Cardiovascularity ...

Atrial Fubrillation is a disorder found in almost 2.2 million americans. It is an abnormality where the atria of the heart is unable to pump out all the blood out of the heart. The pool of blood that remains may clot, and a stroke could result if such clots reaches an artery of the brain. 15% of strokes are caused due to Atrial Fubrillation. Catheter ablation is a treatment used to treat this disorder, and is normally used when drug therapy is no longer effective.
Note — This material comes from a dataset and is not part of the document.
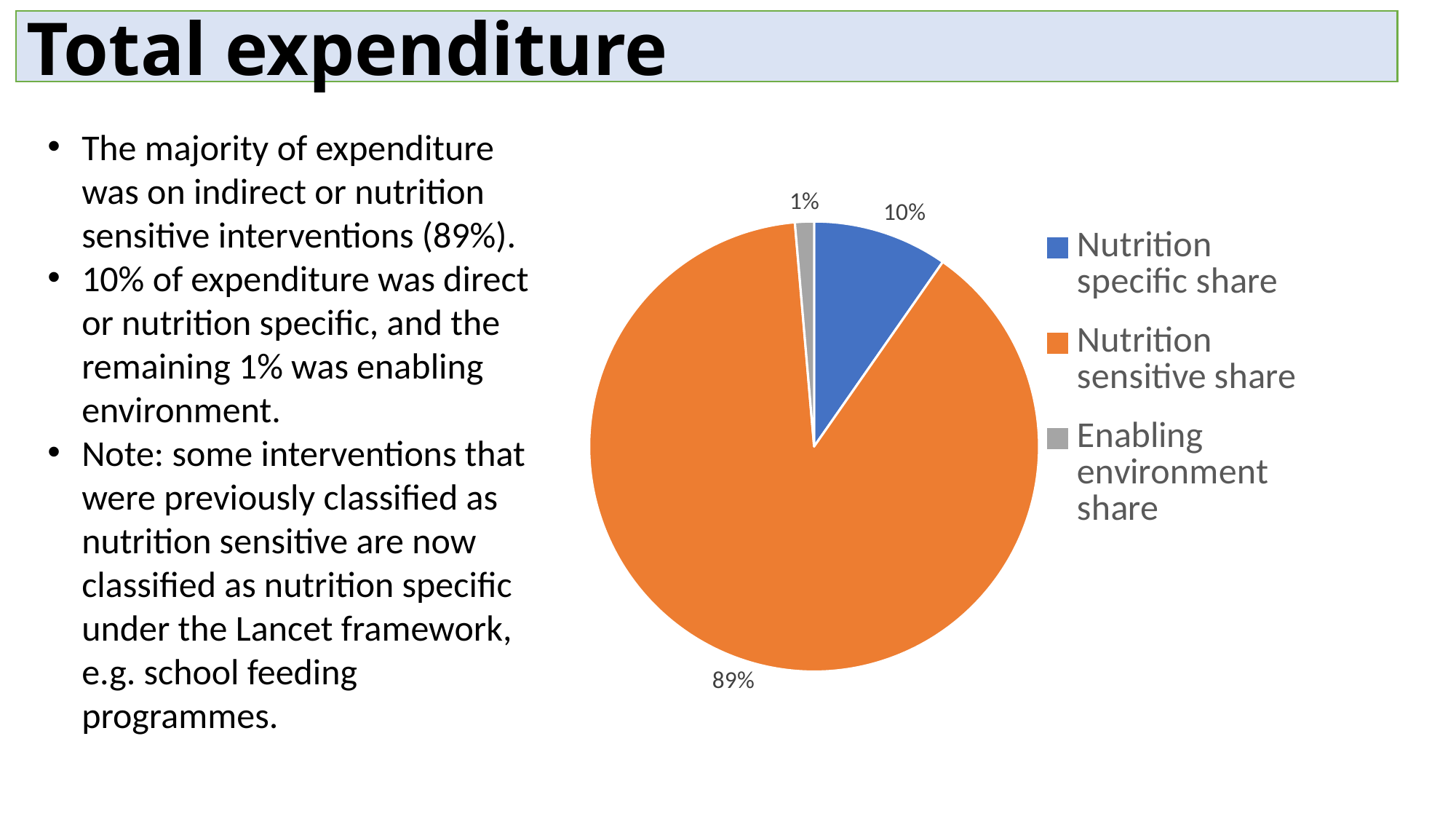
What colour is the Nutrition sensitive share slice? orange What share of the pie is Nutrition specific share? 10% What share of the pie is Nutrition sensitive share? 89% Which is larger, Nutrition specific share or Enabling environment share? Nutrition specific share What share of the pie is Enabling environment share? 1% What kind of chart is shown on the slide? pie chart Which category has the smallest slice of the pie? Enabling environment share Which category has the largest slice of the pie? Nutrition sensitive share How many slices does the pie chart have? 3 How many entries does the legend list? 3 What is the difference in percentage points between Nutrition sensitive share and Nutrition specific share? 79 What colour is the Nutrition specific share slice? blue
Catheter ablation is a very difficult and intricate process. A very minute device is inserted through the pulmonary artery of the heart. The pulmonary artery is usually accessed through the groin region, since it's relatively less hazardous to operate around that area. Once the device is inserted, it travels all the way up to the muscles surrouding the heart. The device has a special heater which can apply heat to tissues, killing them instantly. If we are able to successfully kill the tissues causing Atrial Fubrillation, we can remove this disorder in the patient. However, the most difficult part is to be able to point our "heater gun" accurately at these tissues.

People have been thinking of using machine vision techniques to assist Catheter ablation. Using Magnetic Resonance Imaging (MRI) together with endoscopy we should be able to produce a detailed 3D model of the heart; and especially the heart muscles surrounding the heart. Till December I intend to look at ways of doing this. The first step would be segmenting data-sets and locating the different clusters of data which represent different parts of the heart. Producing a 3D model, after identifying clusters, should be a fairly trivial task. We could use tools such as vtk. Using our 3D model we can explore the muscle tissues as much as we want. It forms the basis of a virtual endoscopy. It is like our test ground where we get to take as many shots as we want. We cannot falter when we take that one shot at the real muscle.